Comparison tables present structured, unambiguous data — options in rows, attributes in columns — that AI engines and featured snippets extract cleanly into side-by-side answers. When someone asks 'X vs Y' or 'best tools compared', a well-formed table is far more likely to be surfaced than the same information buried in prose.
It inspects every table element on the page and applies heuristics: does it have a header row (th cells or a thead), does it have multiple columns and multiple data rows, and do the dimensions suggest options-versus-attributes layout. Tables that meet these criteria are flagged as likely comparison tables; trivial layout tables are not.
Use real table markup with a clear header row of th cells (ideally inside thead), keep one concept per column, label the first column with the items being compared, and avoid using tables purely for visual layout. Proper headers let machines map each cell to a row and column, which is what enables extraction into rich results and AI answers.
A table without a header row gives machines no way to know what each column means, so the data is hard to interpret and rarely extracted. Adding th header cells turns an opaque grid into structured, machine-readable data. The detector flags missing headers so you can fix the most common table-SEO mistake.
For genuinely data-rich tables, structured data such as Dataset schema can reinforce meaning, though clean semantic HTML tables are the foundation. Start by ensuring the table markup itself is correct with proper headers; layered schema is a bonus for large or reusable datasets, not a substitute for good HTML.

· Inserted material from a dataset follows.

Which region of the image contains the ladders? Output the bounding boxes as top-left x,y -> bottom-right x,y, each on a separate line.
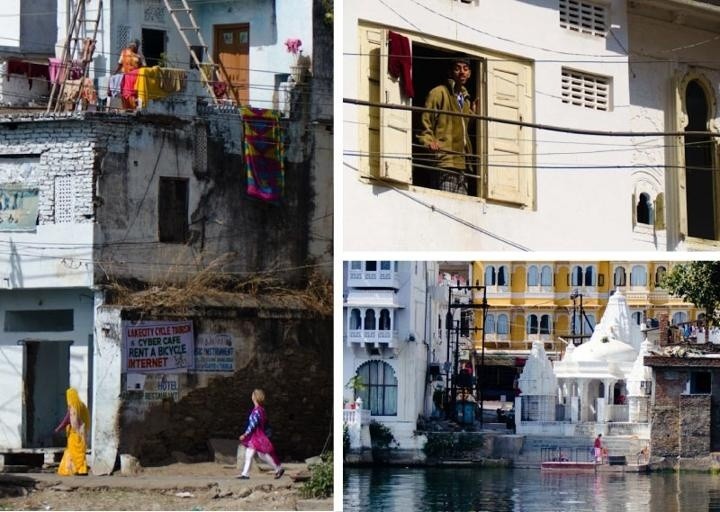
164,0 -> 238,109
54,0 -> 103,112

It focuses on real table elements, because those are what search engines and AI systems reliably parse as tabular data. Grids built only with styled div elements are not detected and, importantly, are not understood as tables by machines either — which is itself a reason to use proper table markup for comparison content.
No. Detection and classification are entirely rule-based, run on our server by parsing the page HTML — no LLM or external AI API is called. The page is analyzed only to count and classify tables and is not stored or used for training.